My face must have betrayed my emotions. As soon as I was halfway up the steps toward him, my dad’s smile faded and a look of concern creased his brow. He grabbed me and pulled me into a tight bear hug.

Gio Francis was a man feared by many. Almost no one in town—or the state, for that matter—dared do anything that

would anger or upset him. It was no secret what he and the rest of my family did, at least through word of mouth. The police had never been able to dig up any evidence they could use to arrest them. Deep down, I knew what they did was

wrong. But they were family. I loved my father. Loved him as much as I loved anyone in the world. I loved my entire family. My uncles, cousins, everyone. They all loved me in return, and love was bigger than what you did for a living. I squeezed him back as hard as he hugged me.

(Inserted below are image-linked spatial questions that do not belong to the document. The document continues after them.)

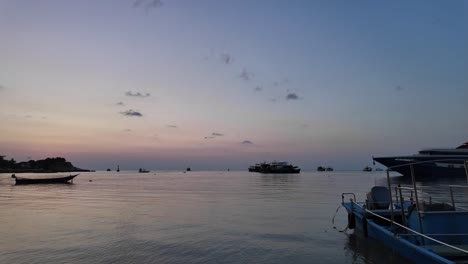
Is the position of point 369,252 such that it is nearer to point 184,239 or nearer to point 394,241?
point 394,241

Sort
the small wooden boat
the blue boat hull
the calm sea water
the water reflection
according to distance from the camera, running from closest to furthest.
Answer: the blue boat hull
the water reflection
the calm sea water
the small wooden boat

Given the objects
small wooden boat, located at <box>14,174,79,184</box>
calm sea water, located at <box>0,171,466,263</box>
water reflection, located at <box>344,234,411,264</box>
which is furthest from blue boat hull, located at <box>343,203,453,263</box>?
small wooden boat, located at <box>14,174,79,184</box>

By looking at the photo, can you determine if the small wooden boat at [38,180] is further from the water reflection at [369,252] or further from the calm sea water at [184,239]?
the water reflection at [369,252]

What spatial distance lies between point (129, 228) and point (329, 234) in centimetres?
1094

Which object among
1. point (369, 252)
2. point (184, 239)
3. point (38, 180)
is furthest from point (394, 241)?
point (38, 180)

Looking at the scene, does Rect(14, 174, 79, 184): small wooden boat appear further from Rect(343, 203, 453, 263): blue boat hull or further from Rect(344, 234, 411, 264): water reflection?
Rect(344, 234, 411, 264): water reflection

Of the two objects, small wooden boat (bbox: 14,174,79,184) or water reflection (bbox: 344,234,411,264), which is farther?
small wooden boat (bbox: 14,174,79,184)

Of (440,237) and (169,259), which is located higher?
(440,237)

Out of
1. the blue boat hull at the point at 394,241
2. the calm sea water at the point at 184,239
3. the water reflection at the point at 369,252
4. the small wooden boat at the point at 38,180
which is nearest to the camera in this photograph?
the blue boat hull at the point at 394,241

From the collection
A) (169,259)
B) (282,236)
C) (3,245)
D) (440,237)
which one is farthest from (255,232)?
(3,245)

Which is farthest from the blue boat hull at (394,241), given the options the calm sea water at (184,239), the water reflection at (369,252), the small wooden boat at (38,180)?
the small wooden boat at (38,180)

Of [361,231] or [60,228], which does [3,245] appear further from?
[361,231]

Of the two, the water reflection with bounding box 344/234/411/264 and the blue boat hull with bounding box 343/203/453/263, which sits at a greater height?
the blue boat hull with bounding box 343/203/453/263

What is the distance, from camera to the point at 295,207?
1287 inches
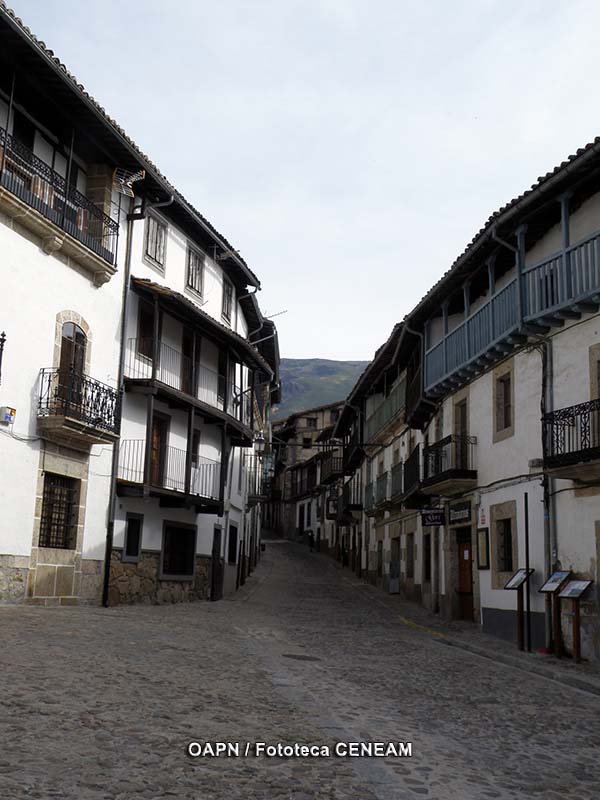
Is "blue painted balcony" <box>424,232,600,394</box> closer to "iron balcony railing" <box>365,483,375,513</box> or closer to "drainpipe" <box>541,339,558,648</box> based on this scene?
"drainpipe" <box>541,339,558,648</box>

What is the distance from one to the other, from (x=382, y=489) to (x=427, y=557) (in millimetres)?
6220

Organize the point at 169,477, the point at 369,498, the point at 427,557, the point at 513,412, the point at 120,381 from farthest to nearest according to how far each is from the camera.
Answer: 1. the point at 369,498
2. the point at 427,557
3. the point at 169,477
4. the point at 120,381
5. the point at 513,412

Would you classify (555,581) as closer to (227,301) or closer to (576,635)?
(576,635)

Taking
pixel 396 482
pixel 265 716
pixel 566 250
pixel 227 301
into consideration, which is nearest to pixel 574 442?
pixel 566 250

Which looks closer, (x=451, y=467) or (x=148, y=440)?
(x=451, y=467)

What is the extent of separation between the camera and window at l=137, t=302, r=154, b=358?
21.2 m

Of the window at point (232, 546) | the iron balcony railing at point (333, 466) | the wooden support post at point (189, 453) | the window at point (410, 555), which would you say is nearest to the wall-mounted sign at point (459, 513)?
the window at point (410, 555)

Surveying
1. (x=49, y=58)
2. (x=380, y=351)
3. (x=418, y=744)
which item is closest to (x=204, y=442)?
(x=380, y=351)

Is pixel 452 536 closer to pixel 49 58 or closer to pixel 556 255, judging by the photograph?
pixel 556 255

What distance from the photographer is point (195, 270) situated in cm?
2420

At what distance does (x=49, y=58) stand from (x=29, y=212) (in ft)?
9.15

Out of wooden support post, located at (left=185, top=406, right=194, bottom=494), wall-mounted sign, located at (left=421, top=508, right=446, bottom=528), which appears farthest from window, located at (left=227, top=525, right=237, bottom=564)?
wall-mounted sign, located at (left=421, top=508, right=446, bottom=528)

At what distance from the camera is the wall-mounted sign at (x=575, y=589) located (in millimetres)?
12922

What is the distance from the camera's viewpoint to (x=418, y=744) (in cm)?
664
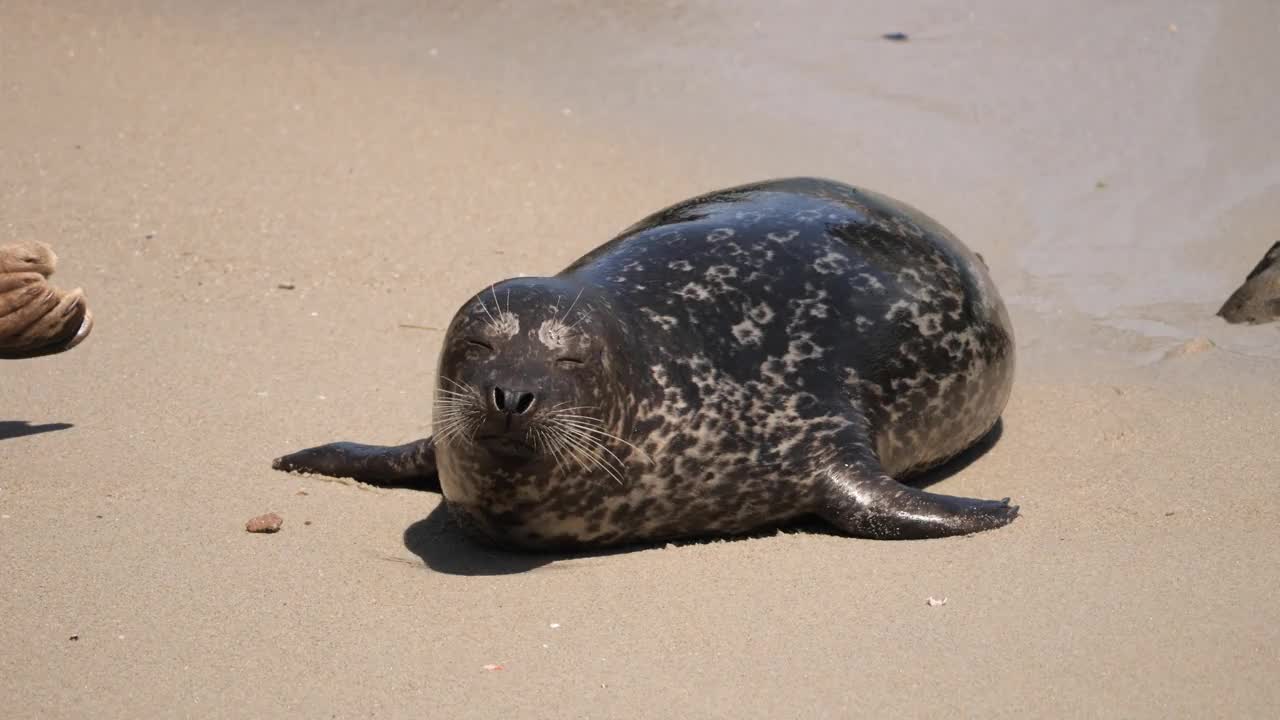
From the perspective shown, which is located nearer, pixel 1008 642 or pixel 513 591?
pixel 1008 642

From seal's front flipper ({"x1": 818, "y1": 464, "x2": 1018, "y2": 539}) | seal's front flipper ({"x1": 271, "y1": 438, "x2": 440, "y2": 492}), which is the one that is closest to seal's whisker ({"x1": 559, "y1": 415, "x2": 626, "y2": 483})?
seal's front flipper ({"x1": 818, "y1": 464, "x2": 1018, "y2": 539})

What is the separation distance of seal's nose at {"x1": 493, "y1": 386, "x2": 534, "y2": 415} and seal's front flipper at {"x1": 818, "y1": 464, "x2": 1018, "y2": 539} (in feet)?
3.81

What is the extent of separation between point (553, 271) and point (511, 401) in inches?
139

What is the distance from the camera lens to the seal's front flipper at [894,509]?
5230 mm

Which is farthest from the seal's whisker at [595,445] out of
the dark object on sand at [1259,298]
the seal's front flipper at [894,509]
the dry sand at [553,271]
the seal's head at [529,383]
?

“It’s not easy being home again, is it?” Dad asked.

With a shake of my head, I let go and took a step back. “Nope. It doesn’t help that you’re sick. How are you feeling this morning?”

“I’ll be fine, baby. Don’t worry about me.”

“Have you scheduled your first chemo treatment?”

A shadow passed over his eyes, and I guessed the answer before he spoke. “Not yet. I’ve still got time.”

I gritted my teeth. “Dammit, Dad. Stop being stubborn. There are some things even the great Gio Francis’s ego can’t overcome. Sometimes you need more than strength of will. I can’t lose you, too. Don’t you understand that?”